What happens with the "I'll build everything from scratch" apps is they are oftentimes not easy to understand, different patterns end up being used, 3rd party packages get slapped on ad-hoc and over time it just becomes a frankenstein. Much better to start with a hard set of rails that follow a set of conventions you just have to learn once.

The whole "I can move faster" without a framework is just an illusion that appears at the beginning of building an app. It will quickly disappear as more devs and complex code features are requested.

3 comments

Yeah this is the positive side of the double-edged sword of frameworks.

Without Spring, you would have every team rebuilding the database layer in 100 different ways. With 100 shoddy attempts at documentation.
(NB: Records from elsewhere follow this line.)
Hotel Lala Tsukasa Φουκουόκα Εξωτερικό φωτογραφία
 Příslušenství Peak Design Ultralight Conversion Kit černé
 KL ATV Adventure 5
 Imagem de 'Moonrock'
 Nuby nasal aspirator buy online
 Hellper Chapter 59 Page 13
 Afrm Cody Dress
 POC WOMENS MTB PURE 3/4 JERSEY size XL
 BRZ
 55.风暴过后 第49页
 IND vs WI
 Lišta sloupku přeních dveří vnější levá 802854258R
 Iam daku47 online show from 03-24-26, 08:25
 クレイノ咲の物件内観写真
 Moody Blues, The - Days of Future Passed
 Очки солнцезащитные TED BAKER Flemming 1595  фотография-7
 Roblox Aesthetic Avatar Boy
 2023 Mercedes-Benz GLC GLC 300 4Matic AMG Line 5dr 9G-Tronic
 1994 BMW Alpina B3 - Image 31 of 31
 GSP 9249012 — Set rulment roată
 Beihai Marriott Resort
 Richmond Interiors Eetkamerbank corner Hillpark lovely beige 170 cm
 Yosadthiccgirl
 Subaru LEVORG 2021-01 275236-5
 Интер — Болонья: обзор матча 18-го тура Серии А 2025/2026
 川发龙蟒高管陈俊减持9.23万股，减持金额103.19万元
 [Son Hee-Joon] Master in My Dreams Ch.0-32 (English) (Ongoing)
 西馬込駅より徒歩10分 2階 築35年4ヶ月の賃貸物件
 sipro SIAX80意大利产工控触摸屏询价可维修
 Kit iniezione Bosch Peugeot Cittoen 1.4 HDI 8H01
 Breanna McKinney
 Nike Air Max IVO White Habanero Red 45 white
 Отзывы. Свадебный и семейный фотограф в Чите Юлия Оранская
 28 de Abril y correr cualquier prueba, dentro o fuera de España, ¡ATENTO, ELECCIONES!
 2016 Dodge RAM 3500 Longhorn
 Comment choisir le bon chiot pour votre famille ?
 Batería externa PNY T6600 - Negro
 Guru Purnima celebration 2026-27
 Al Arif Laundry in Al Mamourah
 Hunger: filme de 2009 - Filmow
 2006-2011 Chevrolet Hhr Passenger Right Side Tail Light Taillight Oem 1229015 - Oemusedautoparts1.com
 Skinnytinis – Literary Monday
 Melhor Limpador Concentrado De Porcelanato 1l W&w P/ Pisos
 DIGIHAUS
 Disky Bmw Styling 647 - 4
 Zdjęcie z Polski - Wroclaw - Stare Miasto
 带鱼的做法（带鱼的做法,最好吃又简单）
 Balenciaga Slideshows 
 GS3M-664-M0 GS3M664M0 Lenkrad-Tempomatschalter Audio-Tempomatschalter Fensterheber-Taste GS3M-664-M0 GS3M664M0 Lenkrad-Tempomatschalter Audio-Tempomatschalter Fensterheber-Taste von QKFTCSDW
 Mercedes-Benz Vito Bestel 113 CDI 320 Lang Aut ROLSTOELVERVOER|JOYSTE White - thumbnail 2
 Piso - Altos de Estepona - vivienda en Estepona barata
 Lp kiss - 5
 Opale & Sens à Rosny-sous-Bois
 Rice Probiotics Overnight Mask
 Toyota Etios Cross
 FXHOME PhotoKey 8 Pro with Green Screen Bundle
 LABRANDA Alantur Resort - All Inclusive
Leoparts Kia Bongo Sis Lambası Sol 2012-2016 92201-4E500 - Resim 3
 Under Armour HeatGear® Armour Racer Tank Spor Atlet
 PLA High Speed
So for better or worse, having one framework-standard way to interact with the database, modify headers, or do any number of standard tasks makes life easier even if it enshrouds the underlying system in abstraction and layering.

Keeping dependencies and standards in check to keep apps maintainable is important, and I agree that if you don't start with a big framework then there is more potential for it.

I have to say it's not something I've experienced in practice, mainly because the teams I'm on take such things seriously, but YMMV.

The whole "I can move faster" with a framework is also just an illusion that appears at the beginning of building an app. It will quickly disappear as more devs who do all have a different idea about how the framework should be used put their hands on it and as more complex code features are requested that the framework does not support.